Perhaps that choice of options sounds like a straw man to some. Let me know if you think so. But when I count the number of African-Americans I've seen (just the ones I've seen) avoid or leave solid, Gospel-preaching, predominantly White churches for profoundly weaker, Gospel-denying Black churches because they didn't "fit in" culturally, or the number of Whites who are unwilling to join solid, Gospel-preaching, predominantly African-American churches because of the cultural differences... this straw man acquires marrow, bone, flesh and muscle in my mind. We're burying the Gospel from the lost in pits marked culture, ethnicity, and tradition. We're making the Word of God of no effect through the traditions of men.

The church, in its expression of human culture (again... not matters indifferent, but matters touching upon meaningful aesthetics, ethics, philosophy, etc), must be as mere as possible. She must not assume any cultural tradition to be "neutral." No manmade culture is neutral in its disposition toward God or toward other cultural traditions. If the culture that God creates is supernatural in its origin and character, we need to steadily pour that culture into the church while draining the manmade ways of life we assume to be so valuable and helpful. Better that we burn up man's culture like so much wood, hay and stubble... and commit ourselves to refining the silver and gold of the life and ways of Jesus Christ.

A third and final pinch. Self-love is almost always idolatrous. What's there to love? We were like the people of Noah's day: "every thought and inclination of our hearts was only evil all the time". We were the unlovely, individually and culturally ("all people had corrupted their way on the earth," Gen. 6:12).

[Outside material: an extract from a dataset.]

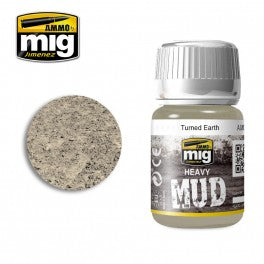 AMIG Heavy Mud 1702 Turned Earth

Apart from the grace of God that saves men, we would be utterly ruined. That grace comes to men of all ethnos, and it makes of them one new man. Given that there's nothing for us to boast in in our flesh, and that the grace of God makes the redeemed one new humanity... there can be no legitimate preferential treatment or preferences for ones own ethnic group. Such preferences may be natural... but that's just another way of saying "fallen" or "carnal." There is no legitimate reason, positive or negative, for me to love the people of God less aggressively or committedly as I do "my kinsmen according to the flesh." None. To do so is to break the commandment of our Lord (John 13:34-35; Eph. 4:1-6).

The first order of business in addressing the question of how the church relates to the culture is to reject inordinate affection for the culture and adopt an anthropology that centers our affections first on Christ, then on His "race."


Anonymous said...


Amen, brother.

I'm not surprised 0 comments, but you hit the nail on the head.


Anonymous said...

Thanks your posts. I say amen, amen and amen!